La valeur d’un joueur, en termes de marketing et de commercialisation, est au cœur de chaque négociation avec LIV Golf, ainsi que la menace de proposer cette valeur ailleurs. Ce qui distingue DeChambeau, c’est qu’il dispose d’une troisième voie potentielle, qu’il a clairement expliquée à Flushing It : il y a toujours YouTube. Passionné par la création de contenu, il pourrait envisager de se consacrer exclusivement au streaming de golf s’il le souhaitait (il avait déjà passé une grande partie du confinement de 2020 à jouer à Fortnite ou à s’entraîner en vitesse sur Twitch). DeChambeau est qualifié pour tous les tournois majeurs jusqu’à l’US Open 2029. Une plateforme comme Amazon – qui n’hésite pas à investir massivement dans le contenu sportif – pourrait-elle lui proposer un contrat de créateur pour les semaines intermédiaires ?

* _EXTRAIT DES DONNÉES_:
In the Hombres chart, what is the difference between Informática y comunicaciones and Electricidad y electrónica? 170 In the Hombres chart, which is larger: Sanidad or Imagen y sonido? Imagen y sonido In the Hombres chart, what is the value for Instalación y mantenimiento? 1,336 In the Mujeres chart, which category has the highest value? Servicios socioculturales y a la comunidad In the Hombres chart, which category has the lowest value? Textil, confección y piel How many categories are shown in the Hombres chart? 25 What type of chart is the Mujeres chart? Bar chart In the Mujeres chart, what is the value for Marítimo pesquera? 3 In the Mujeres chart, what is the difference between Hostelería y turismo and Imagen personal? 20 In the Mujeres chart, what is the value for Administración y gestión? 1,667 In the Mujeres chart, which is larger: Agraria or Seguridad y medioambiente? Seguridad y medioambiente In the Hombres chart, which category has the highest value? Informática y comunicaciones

* _CONSIGNES DE L'EXERCICE_:
1) D'après le texte sur DeChambeau, jusqu'à quel tournoi est-il qualifié pour tous les tournois majeurs ?
2) Citez le passage du texte sur DeChambeau qui s'ouvre sur les mots contenant « La valeur d’un » et se termine par « semaines intermédiaires ? ».

* _CORRIGÉ DE L'EXERCICE_:
1) Jusqu'à l'US Open 2029.

2)
La valeur d’un joueur, en termes de marketing et de commercialisation, est au cœur de chaque négociation avec LIV Golf, ainsi que la menace de proposer cette valeur ailleurs. Ce qui distingue DeChambeau, c’est qu’il dispose d’une troisième voie potentielle, qu’il a clairement expliquée à Flushing It : il y a toujours YouTube. Passionné par la création de contenu, il pourrait envisager de se consacrer exclusivement au streaming de golf s’il le souhaitait (il avait déjà passé une grande partie du confinement de 2020 à jouer à Fortnite ou à s’entraîner en vitesse sur Twitch). DeChambeau est qualifié pour tous les tournois majeurs jusqu’à l’US Open 2029. Une plateforme comme Amazon – qui n’hésite pas à investir massivement dans le contenu sportif – pourrait-elle lui proposer un contrat de créateur pour les semaines intermédiaires ?